Reliability

Reliability is an empirical estimate of the extent to which an instrument produces the same result (measure or score), if applied two or more times. Using BP readings allows a clinician to decide with reasonable confidence whether the patient is troubled or not. Imagine taking a blood pressure (BP) reading twice on the same person. On the first administration, a BP reading was 140/100—hypertension. Worried, another BP reading is taken: 120/80—normal. If a BP reading produced measures with this much variability, the procedure or instrument used are not reliable. The patient’s BP may be unstable, the instrument is not calibrated and needs to be recalibrated, or the patient assessor is poorly trained. Taking two or three BP readings should result in different measurement values, but they should be within +/- 5 mg/mL range.

Reliability may be better understood by considering the dimension of error. Think of most measures (M) as having a true score (T) component and an error (E) component: M = T + E. While we want a measure with a person’s true score (T), all measures have some percentage of error. We assume that these errors are random. Random errors include any effects that introduce something other than a true measure. Suppose a patient takes the same blood or urine test on five consecutive days. The deviations of each of the test administrations (a) from the true response indicate random error. Thus, errors are randomly distributed (+ or -) around the true score.

The five measures may vary around the true response for many reasons, for example, the person got up late one day and was rushed, was too tired 196 | Evaluation of HP-DP Programs one day, or was anxious at work one day. Because of random error, the obtained scores vary around the true score. If a larger number of tests, two/ day for 10 days, was performed on one person or group of 30 with a valid instrument and laboratory analyses, the mean of the measures would be very close to the true response.

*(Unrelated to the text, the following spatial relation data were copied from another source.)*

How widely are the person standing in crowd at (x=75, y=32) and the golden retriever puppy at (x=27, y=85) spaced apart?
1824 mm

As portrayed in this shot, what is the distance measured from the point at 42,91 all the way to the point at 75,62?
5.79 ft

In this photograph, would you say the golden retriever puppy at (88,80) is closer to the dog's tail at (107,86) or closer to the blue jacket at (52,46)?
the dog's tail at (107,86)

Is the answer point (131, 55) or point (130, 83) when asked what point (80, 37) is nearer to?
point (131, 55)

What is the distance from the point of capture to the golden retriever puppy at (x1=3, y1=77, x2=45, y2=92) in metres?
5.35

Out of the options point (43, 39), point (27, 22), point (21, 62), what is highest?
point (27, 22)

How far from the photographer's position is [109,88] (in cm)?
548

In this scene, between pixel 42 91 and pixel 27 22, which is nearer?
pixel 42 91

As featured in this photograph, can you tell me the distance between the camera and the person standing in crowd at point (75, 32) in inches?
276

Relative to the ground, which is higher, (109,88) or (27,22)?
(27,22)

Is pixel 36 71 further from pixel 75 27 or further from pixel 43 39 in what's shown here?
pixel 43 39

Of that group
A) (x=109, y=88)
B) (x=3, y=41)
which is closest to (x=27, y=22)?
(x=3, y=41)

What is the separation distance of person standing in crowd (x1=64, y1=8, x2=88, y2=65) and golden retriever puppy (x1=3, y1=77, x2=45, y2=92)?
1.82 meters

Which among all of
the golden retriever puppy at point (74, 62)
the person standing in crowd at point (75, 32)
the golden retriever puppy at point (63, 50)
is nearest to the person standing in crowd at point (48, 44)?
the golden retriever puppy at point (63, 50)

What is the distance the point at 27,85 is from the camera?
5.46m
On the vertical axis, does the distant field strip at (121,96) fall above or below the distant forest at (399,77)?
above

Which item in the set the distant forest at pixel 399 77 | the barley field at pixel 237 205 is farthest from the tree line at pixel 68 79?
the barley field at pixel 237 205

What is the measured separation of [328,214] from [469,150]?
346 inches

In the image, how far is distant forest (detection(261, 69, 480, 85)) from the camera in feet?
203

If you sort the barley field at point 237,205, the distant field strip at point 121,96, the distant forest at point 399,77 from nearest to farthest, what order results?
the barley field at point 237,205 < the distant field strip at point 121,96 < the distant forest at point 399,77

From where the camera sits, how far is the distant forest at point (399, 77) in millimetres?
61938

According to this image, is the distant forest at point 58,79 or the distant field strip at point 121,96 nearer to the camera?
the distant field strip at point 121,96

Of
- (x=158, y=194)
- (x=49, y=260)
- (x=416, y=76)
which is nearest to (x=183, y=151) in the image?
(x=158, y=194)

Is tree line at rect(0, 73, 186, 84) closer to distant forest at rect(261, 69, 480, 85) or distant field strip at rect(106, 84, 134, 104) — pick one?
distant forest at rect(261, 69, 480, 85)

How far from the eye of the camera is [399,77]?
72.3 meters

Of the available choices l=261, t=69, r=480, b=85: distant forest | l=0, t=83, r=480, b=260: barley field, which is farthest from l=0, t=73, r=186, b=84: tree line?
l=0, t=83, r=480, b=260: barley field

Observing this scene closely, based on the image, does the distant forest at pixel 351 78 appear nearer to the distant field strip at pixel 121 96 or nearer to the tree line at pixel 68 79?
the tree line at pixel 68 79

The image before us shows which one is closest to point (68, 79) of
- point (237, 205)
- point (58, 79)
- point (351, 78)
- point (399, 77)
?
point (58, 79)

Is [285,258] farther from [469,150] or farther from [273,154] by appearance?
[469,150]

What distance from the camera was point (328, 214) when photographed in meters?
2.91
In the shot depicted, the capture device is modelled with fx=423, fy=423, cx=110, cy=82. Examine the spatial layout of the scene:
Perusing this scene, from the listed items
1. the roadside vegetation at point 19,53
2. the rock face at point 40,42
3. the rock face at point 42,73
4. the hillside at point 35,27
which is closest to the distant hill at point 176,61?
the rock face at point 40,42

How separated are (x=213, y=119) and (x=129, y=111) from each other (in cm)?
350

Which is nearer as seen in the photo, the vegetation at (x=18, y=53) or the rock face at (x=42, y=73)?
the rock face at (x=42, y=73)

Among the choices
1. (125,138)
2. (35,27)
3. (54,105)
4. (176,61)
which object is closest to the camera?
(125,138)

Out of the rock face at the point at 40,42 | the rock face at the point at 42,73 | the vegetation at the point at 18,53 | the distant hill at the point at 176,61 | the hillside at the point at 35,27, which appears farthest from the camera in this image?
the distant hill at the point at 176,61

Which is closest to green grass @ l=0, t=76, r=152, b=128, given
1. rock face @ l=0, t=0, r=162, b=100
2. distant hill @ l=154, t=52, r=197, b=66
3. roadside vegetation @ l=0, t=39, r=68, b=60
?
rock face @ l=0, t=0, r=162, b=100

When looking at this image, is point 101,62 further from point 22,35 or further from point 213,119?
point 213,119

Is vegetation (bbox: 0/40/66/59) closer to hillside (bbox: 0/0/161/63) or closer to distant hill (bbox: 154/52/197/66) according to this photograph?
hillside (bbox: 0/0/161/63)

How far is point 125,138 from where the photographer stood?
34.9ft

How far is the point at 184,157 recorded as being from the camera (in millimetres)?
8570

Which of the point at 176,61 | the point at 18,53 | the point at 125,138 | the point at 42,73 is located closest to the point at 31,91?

The same test, however, will not be administered 20 times to document the distribution of scores around a true score. In administering a test once, the test result may be close to or far from the person’s true score. We assume, with trained assessors and standardized methods, however, these errors are randomly distributed across all people tested. Because random error is assumed, the mean of the multiple administrations is used as a best estimate of the true score. There may not be a totally stable/true score for a person because a person’s true score will vary from day to day. For example, how much fat/cholesterol is consumed on any day will vary. Errors decrease reliability, making it more difficult to detect a true score. Bias from error reduces statistical power, attenuates an effect size, and reduces or eliminates the probability of observing a significant impact. A reliable instrument will have less error and produce measurements close to true score.